Dorling Kindersley, Inc. (1992). Index. 256pp. 5.75 x 8.5 inches. Hardcover. ISBN 1-56458-032-6. More than 600 full-color photographs.
The Eyewitness Handbook of Shells is packed with 600 vivid full-color photos of more than 500 species of seashells. The authoritative and systematic photographic approach, with words never separated from pictures, marks a new generation of identification guides.
This book is designed for beginners and experienced collectors alike. The introduction explains what a seashell is and how they are classified, then gives information about starting a collection. To help in the first stages of identification, a clear visual key shows the differences between the major classes of seashell, identifies each genus by shape, and guides readers to the correct species entries.

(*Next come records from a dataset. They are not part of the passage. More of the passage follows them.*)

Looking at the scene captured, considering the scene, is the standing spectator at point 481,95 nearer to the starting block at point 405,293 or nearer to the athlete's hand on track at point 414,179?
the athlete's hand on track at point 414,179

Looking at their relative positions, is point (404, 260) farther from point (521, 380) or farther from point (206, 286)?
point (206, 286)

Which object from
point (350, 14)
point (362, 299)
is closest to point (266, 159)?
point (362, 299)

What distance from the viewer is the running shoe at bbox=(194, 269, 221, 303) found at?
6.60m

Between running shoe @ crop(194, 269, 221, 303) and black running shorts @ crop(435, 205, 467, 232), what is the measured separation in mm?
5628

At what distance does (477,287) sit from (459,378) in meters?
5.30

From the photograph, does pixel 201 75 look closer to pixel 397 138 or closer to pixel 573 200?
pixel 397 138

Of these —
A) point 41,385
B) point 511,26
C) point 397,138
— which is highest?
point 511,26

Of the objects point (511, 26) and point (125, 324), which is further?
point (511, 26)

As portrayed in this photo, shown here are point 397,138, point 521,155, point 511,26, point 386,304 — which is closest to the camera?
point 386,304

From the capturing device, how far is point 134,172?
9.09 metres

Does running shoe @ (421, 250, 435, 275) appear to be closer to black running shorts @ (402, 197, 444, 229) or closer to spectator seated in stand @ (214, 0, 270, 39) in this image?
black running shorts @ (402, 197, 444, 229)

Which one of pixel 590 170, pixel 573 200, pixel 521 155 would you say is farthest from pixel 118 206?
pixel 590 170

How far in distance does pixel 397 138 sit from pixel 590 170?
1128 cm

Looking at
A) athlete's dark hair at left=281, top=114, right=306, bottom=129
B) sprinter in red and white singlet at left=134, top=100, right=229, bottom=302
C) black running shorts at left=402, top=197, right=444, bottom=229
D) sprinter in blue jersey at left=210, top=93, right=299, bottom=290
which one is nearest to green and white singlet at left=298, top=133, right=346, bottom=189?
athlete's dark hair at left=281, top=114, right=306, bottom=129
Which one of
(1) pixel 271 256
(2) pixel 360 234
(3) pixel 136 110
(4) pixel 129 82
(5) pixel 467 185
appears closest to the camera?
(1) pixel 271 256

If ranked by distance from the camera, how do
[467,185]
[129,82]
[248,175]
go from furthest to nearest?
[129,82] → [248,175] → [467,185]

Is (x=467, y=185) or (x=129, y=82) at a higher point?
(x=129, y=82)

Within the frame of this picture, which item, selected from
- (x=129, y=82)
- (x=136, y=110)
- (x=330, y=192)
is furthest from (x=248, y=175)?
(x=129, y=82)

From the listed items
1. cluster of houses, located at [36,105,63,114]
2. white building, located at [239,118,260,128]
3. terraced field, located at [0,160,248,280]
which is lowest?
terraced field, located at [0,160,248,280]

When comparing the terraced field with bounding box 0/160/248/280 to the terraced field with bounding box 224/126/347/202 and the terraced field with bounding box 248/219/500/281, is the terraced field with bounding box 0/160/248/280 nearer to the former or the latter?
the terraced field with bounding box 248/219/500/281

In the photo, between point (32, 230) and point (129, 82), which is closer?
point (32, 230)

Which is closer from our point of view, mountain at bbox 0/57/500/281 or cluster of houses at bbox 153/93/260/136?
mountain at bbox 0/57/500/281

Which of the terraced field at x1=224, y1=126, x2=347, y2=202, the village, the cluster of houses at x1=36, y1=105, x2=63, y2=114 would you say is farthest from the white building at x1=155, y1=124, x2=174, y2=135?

Each species entry offers both scientific and common names, and combines precise descriptions with annotated photographs to highlight the shell's characteristics and distinguishing features. Each entry also has a map showing the geographical range of that species, as well as color-coded bands that provide at-a-glance facts for quick reference. Finally, a concise glossary provides instant understanding of technical and scientific terms. Easy to use and beautiful to look at, the Eyewitness Handbooks built into the definitive library for enthusiasts and browsers of all ages.
S. Peter Dance
S. Peter Dance is one of the world's leading shell experts and is a well-known natural history author. Now a full-time writer and consultant, he spent sixteen years working at museums, nine of them at the Natural History Museum in London. He is the author or coathor of seventeen books, including Compendium of Shells (with R. Tucker Abbott), The Encyclopedia of Shells, The Shell Collector's Guide, Shell Collecting: an Illustrated History, Rare Shells, Classic Natural History Prints: Shells, and Country Life's The Art of Natural History.
When not engaged in writing or research, Peter Dance lectures and appears on television in both Great Britain and the United States. His fascination with shells has taken him all over the world, from Australia's Great Barrier Reef to the Arabian Gulf and Florida's Sanibel Island. He lives with his wife in Carlisle, England.